**PROBLEM REQUIREMENTS:**
Repeat only the lines running from the beginning of the material through the line that contains "St Louis Magnets".

**RECORDS FOR THE EXERCISE:**
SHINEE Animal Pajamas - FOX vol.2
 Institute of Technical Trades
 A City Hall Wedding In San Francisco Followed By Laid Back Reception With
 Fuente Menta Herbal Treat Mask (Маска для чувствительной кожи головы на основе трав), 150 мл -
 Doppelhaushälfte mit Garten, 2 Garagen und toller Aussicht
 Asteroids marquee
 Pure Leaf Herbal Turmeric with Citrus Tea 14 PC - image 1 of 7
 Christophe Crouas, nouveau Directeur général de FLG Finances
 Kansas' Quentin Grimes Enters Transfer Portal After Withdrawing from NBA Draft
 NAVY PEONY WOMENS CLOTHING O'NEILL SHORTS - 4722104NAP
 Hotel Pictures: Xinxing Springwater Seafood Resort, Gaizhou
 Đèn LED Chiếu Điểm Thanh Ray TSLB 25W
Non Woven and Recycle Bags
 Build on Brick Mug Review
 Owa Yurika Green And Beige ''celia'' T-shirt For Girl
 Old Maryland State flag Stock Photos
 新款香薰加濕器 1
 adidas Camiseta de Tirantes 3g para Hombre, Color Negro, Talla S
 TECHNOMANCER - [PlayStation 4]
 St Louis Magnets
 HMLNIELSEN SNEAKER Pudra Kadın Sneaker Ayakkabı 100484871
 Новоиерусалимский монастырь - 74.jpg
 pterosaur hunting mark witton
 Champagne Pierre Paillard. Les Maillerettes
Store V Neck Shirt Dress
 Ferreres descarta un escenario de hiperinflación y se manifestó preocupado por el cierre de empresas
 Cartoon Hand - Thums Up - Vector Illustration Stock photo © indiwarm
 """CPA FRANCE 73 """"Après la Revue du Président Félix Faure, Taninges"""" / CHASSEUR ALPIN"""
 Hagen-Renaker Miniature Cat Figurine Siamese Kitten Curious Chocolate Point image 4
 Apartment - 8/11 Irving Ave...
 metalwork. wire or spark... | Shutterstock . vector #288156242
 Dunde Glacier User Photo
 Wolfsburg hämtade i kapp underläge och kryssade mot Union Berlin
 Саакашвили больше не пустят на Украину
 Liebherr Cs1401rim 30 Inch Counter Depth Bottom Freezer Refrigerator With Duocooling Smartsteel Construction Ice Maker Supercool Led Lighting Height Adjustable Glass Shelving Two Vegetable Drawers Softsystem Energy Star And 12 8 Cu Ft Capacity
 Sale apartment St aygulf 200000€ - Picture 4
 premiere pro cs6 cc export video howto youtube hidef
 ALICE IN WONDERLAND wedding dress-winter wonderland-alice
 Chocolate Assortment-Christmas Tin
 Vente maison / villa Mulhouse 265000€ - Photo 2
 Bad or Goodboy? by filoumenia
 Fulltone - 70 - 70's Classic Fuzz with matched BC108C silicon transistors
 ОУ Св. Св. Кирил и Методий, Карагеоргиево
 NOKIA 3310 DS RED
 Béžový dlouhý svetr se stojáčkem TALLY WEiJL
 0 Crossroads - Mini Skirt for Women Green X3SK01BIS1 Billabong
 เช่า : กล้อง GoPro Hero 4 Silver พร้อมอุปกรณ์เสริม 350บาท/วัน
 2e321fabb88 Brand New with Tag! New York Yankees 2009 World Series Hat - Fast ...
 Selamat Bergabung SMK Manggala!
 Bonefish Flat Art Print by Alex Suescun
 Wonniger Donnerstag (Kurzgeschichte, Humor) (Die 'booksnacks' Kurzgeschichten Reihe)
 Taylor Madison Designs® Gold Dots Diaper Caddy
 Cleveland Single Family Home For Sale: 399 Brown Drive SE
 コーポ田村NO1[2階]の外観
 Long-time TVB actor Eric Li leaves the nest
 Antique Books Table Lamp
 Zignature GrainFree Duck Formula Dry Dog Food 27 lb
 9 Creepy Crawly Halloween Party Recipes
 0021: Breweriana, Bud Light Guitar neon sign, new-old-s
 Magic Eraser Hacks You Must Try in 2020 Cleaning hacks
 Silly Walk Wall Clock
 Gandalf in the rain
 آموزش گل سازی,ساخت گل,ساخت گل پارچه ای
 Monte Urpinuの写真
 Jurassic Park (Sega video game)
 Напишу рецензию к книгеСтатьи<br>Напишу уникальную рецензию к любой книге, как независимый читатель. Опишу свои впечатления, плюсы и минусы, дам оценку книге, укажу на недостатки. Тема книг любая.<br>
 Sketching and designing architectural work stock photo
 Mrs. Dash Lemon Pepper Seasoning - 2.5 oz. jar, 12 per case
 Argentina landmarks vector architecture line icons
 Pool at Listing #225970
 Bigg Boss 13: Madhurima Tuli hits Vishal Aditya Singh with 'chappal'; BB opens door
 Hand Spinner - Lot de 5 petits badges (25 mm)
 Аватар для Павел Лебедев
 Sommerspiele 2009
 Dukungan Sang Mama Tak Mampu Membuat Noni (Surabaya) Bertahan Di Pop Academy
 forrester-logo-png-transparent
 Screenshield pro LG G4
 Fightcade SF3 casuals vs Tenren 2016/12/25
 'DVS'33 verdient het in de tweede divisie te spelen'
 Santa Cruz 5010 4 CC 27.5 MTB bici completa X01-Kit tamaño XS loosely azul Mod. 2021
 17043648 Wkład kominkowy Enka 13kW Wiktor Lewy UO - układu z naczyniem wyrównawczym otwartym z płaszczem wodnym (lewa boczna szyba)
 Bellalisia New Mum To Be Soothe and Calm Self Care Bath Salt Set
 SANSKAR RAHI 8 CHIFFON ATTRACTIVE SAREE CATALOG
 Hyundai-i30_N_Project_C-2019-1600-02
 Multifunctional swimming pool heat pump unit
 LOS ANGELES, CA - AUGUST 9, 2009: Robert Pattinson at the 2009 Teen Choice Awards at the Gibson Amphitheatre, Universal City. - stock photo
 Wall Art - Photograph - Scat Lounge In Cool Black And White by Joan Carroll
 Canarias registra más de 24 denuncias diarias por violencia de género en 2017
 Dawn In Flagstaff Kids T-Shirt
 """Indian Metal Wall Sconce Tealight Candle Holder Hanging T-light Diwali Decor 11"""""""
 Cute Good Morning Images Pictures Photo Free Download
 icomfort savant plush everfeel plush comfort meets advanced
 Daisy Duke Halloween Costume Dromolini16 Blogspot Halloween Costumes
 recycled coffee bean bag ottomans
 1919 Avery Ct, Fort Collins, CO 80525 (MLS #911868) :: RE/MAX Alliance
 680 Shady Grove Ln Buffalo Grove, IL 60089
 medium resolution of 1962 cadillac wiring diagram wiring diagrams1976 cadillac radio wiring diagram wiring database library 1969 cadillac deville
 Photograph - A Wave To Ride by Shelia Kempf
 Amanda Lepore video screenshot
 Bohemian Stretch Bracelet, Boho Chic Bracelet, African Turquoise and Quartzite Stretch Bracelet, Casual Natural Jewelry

**SOLVED PROBLEM:**
SHINEE Animal Pajamas - FOX vol.2
 Institute of Technical Trades
 A City Hall Wedding In San Francisco Followed By Laid Back Reception With
 Fuente Menta Herbal Treat Mask (Маска для чувствительной кожи головы на основе трав), 150 мл -
 Doppelhaushälfte mit Garten, 2 Garagen und toller Aussicht
 Asteroids marquee
 Pure Leaf Herbal Turmeric with Citrus Tea 14 PC - image 1 of 7
 Christophe Crouas, nouveau Directeur général de FLG Finances
 Kansas' Quentin Grimes Enters Transfer Portal After Withdrawing from NBA Draft
 NAVY PEONY WOMENS CLOTHING O'NEILL SHORTS - 4722104NAP
 Hotel Pictures: Xinxing Springwater Seafood Resort, Gaizhou
 Đèn LED Chiếu Điểm Thanh Ray TSLB 25W
Non Woven and Recycle Bags
 Build on Brick Mug Review
 Owa Yurika Green And Beige ''celia'' T-shirt For Girl
 Old Maryland State flag Stock Photos
 新款香薰加濕器 1
 adidas Camiseta de Tirantes 3g para Hombre, Color Negro, Talla S
 TECHNOMANCER - [PlayStation 4]
 St Louis Magnets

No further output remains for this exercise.